PAGE:
==========

Given that  \[x>0\], solve the equation\[\displaystyle \frac{4^{x^2}}{8^x} = 4\]

An author has grown tired of writing books. Instead, he decides to take a large amount of paper and, on each piece of paper, write down a different string of 100 characters using a set of 25 characters (22 letters, a space, a comma and a period).
Let P be the number of pieces of paper he must use if he is to write down every possible string of 100 characters from his set of 25 characters.
How many digits are in P?      (You may use the fact that \[log_{10}(2) \approx 0.3\])

The number \[371\] has only odd digits, since \[3\],\[7\] and \[1\] are all odd.
The number \[493\] does not have only odd digits, since \[4\] is even.
The number \[339\] has only odd digits, but the number \[3\] is repeated.
How many numbers \[n\] with  \[1\leq n<10000\]  have only odd digits such that no digits are repeated?

Consider the numbers formed by all possible permutations of the numbers in the set \[\{1,2,3,4\}\]:
e.g. \[1234,1243,1324,\ldots,4321\]
What is the sum of all these numbers?

How many (real) solutions can be found to the equation
\[\displaystyle (x^2 -5x+5)^{(x^2-11x+30)} = 1\]?

Solve the equation \[x-1+x-2+x-3 + \cdots + x-99 = 0\]

The functions \[f(x)\] and \[g(x)\] satisfy \[ \displaystyle \begin{array}{lcr} f(x) + g(x) & = & 2x-5 \\ f(x) - g(x) & = & 1-3x\end{array}\]
Find the value of \[2\cdot f(1)\cdot g(0)\]

There are 44 sweets in a jar. All sweets are either blue or green and there are more green sweets than blue.
Two sweets are randomly picked and the probability that they are different colours is \[\displaystyle\frac{192}{473}\]. 
How many blue sweets are there?

How many pairs of integers \[m,n\]  with  \[1 \leq m \leq n \leq 2017 \] satisfy the equation \[m^2+n^2=m^3\]?

The roots and vertex of the parabola with equation \[ y=100x^2−10000\] form a triangle whose area may be represented in the form \[10^n\].
What is the value of \[n\]?

==========

DATA ENTRIES:
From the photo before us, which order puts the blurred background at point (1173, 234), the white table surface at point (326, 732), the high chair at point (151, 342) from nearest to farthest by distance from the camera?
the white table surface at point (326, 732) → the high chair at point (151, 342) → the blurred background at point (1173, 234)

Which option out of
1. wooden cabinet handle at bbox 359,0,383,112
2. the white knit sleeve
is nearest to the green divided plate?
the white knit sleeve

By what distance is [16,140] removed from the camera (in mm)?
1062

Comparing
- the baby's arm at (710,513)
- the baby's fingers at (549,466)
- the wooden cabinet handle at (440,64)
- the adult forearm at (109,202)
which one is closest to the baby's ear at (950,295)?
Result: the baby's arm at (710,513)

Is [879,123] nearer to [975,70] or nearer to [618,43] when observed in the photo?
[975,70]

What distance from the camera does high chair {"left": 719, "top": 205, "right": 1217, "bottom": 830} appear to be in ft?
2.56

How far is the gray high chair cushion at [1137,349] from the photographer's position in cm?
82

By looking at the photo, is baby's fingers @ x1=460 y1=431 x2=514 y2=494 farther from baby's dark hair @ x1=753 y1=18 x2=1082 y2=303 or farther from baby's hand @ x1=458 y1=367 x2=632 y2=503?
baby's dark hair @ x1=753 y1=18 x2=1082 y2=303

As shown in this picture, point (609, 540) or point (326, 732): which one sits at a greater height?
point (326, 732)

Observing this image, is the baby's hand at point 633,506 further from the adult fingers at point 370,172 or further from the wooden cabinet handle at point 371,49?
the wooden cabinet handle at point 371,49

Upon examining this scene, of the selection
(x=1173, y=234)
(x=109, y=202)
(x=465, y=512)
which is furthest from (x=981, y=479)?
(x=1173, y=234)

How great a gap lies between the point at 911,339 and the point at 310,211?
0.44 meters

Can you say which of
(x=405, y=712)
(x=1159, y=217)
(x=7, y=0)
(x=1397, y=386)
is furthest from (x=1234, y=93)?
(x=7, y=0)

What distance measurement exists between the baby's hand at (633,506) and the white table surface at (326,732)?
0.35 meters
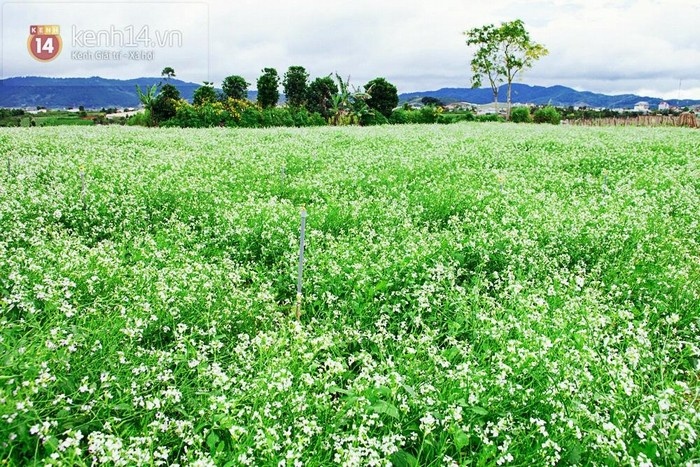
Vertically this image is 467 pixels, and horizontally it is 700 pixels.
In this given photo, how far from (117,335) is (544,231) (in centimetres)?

==========

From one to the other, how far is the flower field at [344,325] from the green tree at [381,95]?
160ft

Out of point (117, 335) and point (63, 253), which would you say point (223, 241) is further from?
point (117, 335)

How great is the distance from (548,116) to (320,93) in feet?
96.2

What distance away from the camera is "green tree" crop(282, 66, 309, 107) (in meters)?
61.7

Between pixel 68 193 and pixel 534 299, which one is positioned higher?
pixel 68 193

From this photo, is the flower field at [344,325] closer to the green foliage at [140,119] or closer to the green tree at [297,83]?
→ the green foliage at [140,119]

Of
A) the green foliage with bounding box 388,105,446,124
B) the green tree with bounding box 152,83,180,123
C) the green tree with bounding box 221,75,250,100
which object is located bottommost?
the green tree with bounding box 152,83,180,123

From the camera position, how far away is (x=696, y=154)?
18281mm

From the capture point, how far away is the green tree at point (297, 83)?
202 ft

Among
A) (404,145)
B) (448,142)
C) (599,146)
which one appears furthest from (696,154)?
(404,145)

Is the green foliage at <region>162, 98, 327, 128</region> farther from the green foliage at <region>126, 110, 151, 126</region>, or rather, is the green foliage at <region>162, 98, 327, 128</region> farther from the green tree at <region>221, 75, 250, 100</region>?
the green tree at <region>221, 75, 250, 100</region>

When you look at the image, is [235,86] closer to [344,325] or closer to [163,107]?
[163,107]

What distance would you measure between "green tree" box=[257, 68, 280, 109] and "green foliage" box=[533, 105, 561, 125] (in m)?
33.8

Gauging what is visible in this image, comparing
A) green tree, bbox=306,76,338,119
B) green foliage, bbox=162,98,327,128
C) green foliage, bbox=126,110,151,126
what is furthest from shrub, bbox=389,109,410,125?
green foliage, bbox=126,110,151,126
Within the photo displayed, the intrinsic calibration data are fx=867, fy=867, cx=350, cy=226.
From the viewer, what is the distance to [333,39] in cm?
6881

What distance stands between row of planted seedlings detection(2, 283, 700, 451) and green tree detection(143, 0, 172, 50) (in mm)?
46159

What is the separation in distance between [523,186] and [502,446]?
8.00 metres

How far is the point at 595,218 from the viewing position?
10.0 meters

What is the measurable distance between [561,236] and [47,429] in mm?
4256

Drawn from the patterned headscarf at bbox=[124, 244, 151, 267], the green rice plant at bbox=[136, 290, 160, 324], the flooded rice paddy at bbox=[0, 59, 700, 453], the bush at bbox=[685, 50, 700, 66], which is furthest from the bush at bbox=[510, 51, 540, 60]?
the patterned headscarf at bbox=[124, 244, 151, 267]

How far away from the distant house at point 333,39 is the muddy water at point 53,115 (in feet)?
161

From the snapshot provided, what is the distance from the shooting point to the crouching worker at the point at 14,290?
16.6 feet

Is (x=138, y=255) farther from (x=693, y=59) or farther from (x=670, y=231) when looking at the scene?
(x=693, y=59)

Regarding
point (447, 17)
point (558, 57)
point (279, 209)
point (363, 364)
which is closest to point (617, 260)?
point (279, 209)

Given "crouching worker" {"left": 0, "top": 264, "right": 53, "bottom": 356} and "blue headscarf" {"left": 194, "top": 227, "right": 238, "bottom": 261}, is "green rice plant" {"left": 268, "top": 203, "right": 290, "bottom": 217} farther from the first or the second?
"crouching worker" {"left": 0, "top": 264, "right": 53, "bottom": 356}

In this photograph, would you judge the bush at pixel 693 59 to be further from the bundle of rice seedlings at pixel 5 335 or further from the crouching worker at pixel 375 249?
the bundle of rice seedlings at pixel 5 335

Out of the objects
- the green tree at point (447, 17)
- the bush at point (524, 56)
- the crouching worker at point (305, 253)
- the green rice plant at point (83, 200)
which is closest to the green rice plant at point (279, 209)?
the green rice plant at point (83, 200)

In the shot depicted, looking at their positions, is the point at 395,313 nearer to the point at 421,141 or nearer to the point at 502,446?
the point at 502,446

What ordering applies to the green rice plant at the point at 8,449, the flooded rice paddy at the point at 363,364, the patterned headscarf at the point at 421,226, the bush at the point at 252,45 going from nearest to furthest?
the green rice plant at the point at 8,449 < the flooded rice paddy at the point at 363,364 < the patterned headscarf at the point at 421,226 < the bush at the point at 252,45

==========

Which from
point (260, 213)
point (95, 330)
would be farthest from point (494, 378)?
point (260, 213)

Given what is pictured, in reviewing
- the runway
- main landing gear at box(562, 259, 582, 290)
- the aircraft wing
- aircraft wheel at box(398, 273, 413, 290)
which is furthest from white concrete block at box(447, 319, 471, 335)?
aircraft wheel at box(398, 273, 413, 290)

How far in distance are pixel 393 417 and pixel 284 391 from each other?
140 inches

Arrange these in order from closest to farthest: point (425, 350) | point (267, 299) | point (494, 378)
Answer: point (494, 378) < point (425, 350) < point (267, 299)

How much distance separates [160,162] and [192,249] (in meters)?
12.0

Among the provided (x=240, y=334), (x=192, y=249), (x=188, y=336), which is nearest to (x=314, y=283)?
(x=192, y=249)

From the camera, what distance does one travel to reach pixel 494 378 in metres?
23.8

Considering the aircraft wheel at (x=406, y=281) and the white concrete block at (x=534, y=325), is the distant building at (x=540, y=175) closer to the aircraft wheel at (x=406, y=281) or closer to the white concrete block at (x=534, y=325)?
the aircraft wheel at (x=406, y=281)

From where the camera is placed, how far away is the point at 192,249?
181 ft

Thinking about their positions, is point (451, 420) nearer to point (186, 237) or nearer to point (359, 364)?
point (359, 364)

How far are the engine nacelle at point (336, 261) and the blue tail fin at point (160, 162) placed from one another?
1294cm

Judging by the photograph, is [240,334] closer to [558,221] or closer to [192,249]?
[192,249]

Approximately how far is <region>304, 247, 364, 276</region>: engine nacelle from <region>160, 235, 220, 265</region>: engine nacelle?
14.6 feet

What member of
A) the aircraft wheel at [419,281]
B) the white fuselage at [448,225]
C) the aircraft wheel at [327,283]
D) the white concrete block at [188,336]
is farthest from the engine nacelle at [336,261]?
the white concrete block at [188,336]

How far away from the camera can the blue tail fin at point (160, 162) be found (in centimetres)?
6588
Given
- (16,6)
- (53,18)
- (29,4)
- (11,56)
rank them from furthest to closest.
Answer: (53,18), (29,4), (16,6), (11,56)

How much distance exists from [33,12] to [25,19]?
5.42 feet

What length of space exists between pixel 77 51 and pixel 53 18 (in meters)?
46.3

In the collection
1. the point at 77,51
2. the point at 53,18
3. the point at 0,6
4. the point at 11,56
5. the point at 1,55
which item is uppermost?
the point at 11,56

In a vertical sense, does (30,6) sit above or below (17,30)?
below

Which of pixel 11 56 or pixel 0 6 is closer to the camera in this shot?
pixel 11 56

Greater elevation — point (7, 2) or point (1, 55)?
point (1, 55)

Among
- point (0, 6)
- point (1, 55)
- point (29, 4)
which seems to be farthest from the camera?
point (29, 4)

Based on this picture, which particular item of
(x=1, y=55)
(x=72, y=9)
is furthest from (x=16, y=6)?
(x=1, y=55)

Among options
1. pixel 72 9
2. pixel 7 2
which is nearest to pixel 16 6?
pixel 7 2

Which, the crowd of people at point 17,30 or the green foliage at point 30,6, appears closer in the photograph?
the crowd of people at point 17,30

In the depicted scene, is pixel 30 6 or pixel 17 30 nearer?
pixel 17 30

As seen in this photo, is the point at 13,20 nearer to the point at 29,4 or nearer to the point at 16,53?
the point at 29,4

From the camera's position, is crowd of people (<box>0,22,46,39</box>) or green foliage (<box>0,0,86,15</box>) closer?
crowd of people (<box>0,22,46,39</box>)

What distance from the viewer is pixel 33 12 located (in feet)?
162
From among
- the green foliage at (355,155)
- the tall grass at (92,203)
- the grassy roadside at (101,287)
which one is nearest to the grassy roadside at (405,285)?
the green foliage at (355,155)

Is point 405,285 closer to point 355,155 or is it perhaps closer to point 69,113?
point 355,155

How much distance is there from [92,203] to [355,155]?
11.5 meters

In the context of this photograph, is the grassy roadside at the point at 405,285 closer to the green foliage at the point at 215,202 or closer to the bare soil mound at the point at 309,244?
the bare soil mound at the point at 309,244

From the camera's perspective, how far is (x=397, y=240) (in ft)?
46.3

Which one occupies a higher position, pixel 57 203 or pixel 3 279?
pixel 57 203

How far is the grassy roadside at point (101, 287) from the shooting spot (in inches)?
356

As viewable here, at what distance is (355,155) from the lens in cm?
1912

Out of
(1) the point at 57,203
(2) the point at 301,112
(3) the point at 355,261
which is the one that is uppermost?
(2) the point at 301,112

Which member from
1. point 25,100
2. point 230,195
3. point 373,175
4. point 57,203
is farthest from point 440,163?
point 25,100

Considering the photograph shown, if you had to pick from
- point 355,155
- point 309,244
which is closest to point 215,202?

==========

EXERCISE TASKS:
[1] In the math problems, how many characters are in the author's set?
[2] Copy the math problems from "The functions \[f(x)\]" to "the equation \[m^2+n^2=m^3\]?".

OUTPUTS IN ORDER:
[1] 25 characters: 22 letters, a space, a comma and a period.

[2]
The functions \[f(x)\] and \[g(x)\] satisfy \[ \displaystyle \begin{array}{lcr} f(x) + g(x) & = & 2x-5 \\ f(x) - g(x) & = & 1-3x\end{array}\]
Find the value of \[2\cdot f(1)\cdot g(0)\]

There are 44 sweets in a jar. All sweets are either blue or green and there are more green sweets than blue.
Two sweets are randomly picked and the probability that they are different colours is \[\displaystyle\frac{192}{473}\]. 
How many blue sweets are there?

How many pairs of integers \[m,n\]  with  \[1 \leq m \leq n \leq 2017 \] satisfy the equation \[m^2+n^2=m^3\]?